Supplied text start
Gaurishankar Ojha, the Archivist Who Forged Rajasthan’s Historical Edifice
- Shoumojit Banerjee

- Sep 7
- 5 min read
Updated: Sep 8
Part 3 - Ojha painstakingly sifted inscriptions, challenged Persian court chronicles and pioneered regional history to give Rajasthan a past rooted in fact rather than fable.

Tod and Ojha – the two names are the ‘open sesame’ to Rajasthan’s past. To invoke them is to unlock the vault of Rajput memory, just as Ranke and Mommsen summon visions of Germany, or Michelet and Guizot conjure France.
If Col. James Tod, the romantic East India Company (EIC) soldier-scholar of the early 19th century, cast Rajasthan in the mould of a Homeric epic in his Annals and Antiquities of Rajasthan (1829-32) with his dramatic mise-en-scène of Rajput warrior clans, chivalry and sacrifices, then it was left to Gaurishankar Hirachand Ojha to supply the austere corrective by paying more attention to fact than fable.
Together, Tod and Ojha form the twin gateways to Rajasthan’s historical imagination, standing like Janus - one gazing outward to a romantic past, the other inward to a grounded record. Both form the arch through which all subsequent scholarship on Rajasthan must pass.
Supplied text end
Data block start
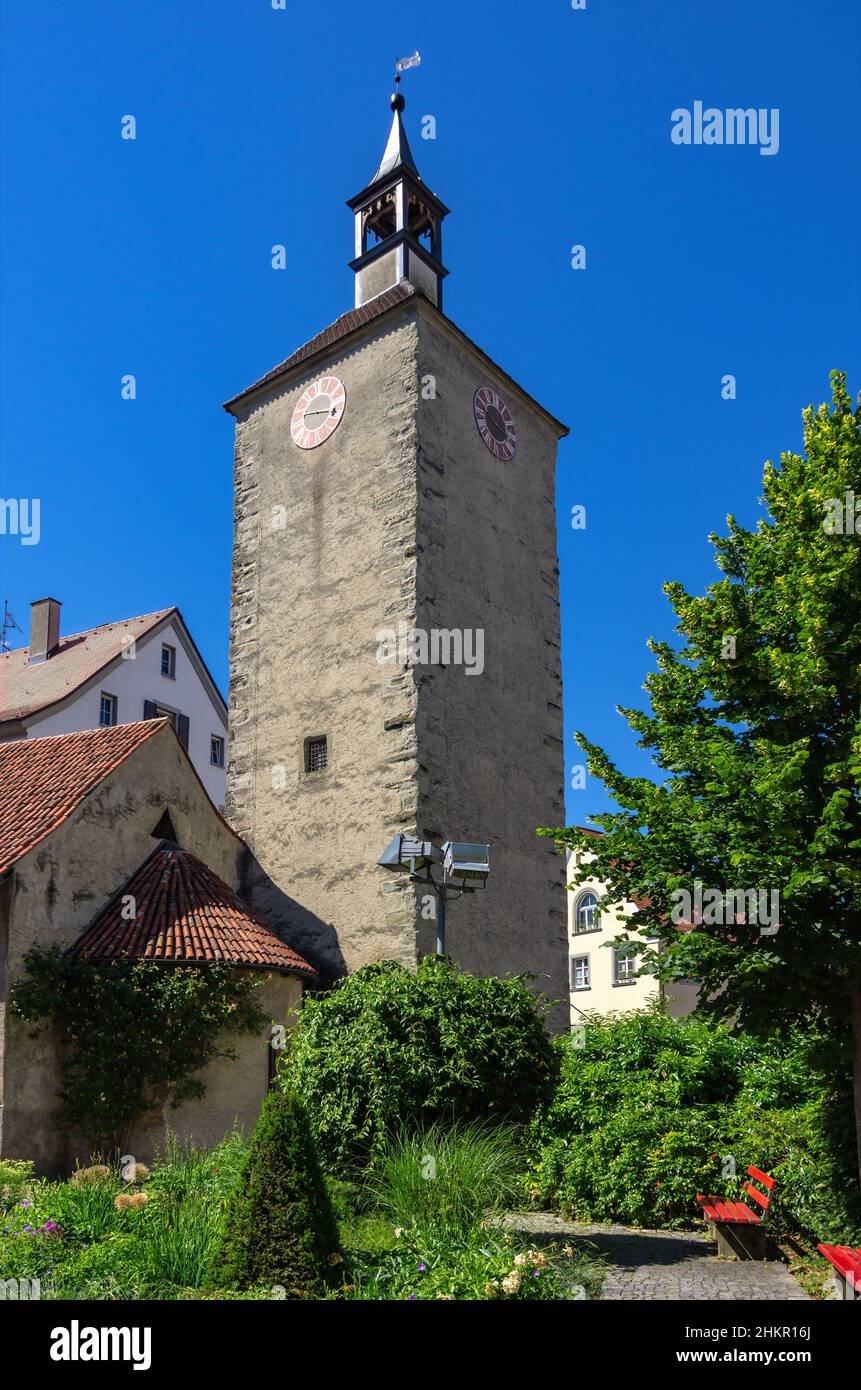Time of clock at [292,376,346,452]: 9:15
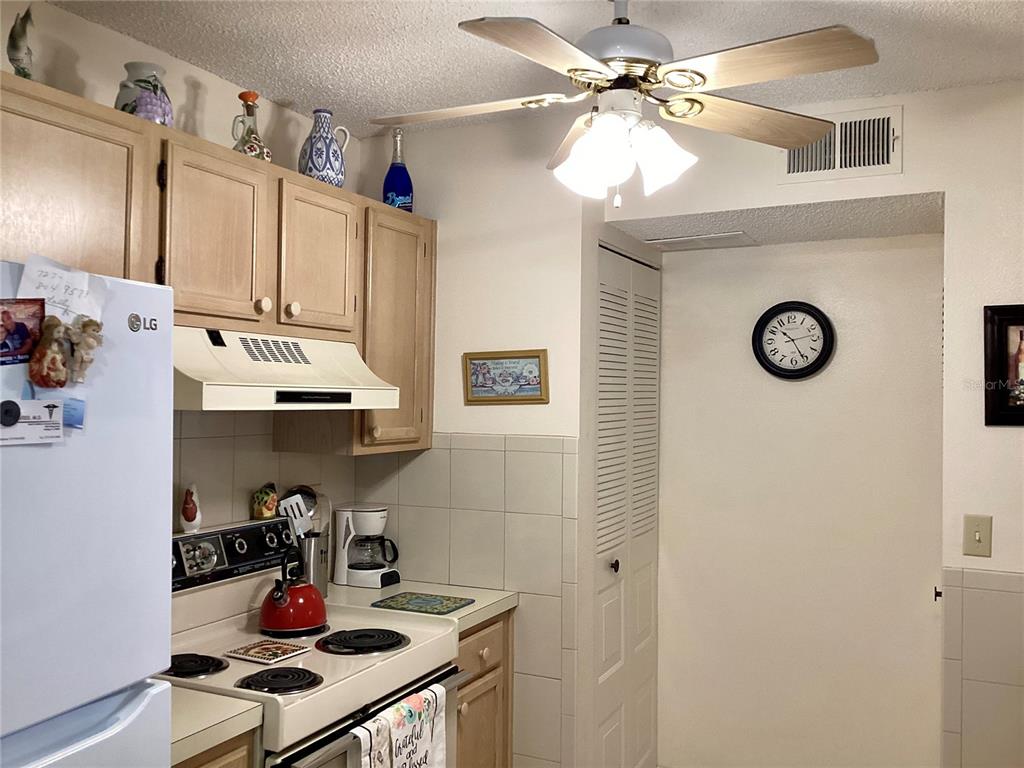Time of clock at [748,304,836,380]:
Data block end
Stated task A:
In the piece on Gaurishankar Ojha, what work by James Tod is named, and in what years did it appear?
Stated task B:
Continue the article on Gaurishankar Ojha from its last sentence, keeping its style and subject.

Right answer A:
Annals and Antiquities of Rajasthan, which appeared in 1829-32.

Right answer B:
Upon its publication, Tod’s famous work captured the imagination of both Britons and Indians. Its romantic depictions of Rajput chivalry and courtly honour painted Rajasthan as a feudal wonderland of loyalty and sacrifice. Tod often relied on bardic tales, oral traditions and exaggerations that suited his thesis. For all its charm, the book was riddled with historical inaccuracies.
It was left to Ojha, more than a century later, to perform the hard task of subjecting Tod’s account to scholarly scrutiny by pointing out misreadings of inscriptions, misinterpretations of dynastic chronology and fanciful leaps from folklore to fact. In his monumental ‘History of Rajputana’ and later works, Ojha established a more reliable genealogy of the Rajput clans, fixed their chronology through epigraphic evidence and replaced Tod’s romanticised ‘feudal anarchy’ with a clearer account of political processes and state formation even as he recognised Tod’s pioneering zeal.
To students of Rajasthan’s history, Ojha remains a towering figure. Yet to the wider world, this meticulous historian who wrote in vernacular Hindi remains obscure.
Born in the impoverished state of Sirohi in 1863, he scraped through his early education and attempted college in Bombay, only to fail for want of health and means. It was in the library of the Asiatic Society that he learned his metier.
Inspired by pioneering Gujarati archaeologist Bhagwan Lal Indraji to study ancient scripts and coins, Ojha published the now-classic ‘Bharatiya Pracheen Lipimala’ (‘The Paleography of India’) in 1894. The book was the first in any language to systematically trace the development of ancient Indian scripts.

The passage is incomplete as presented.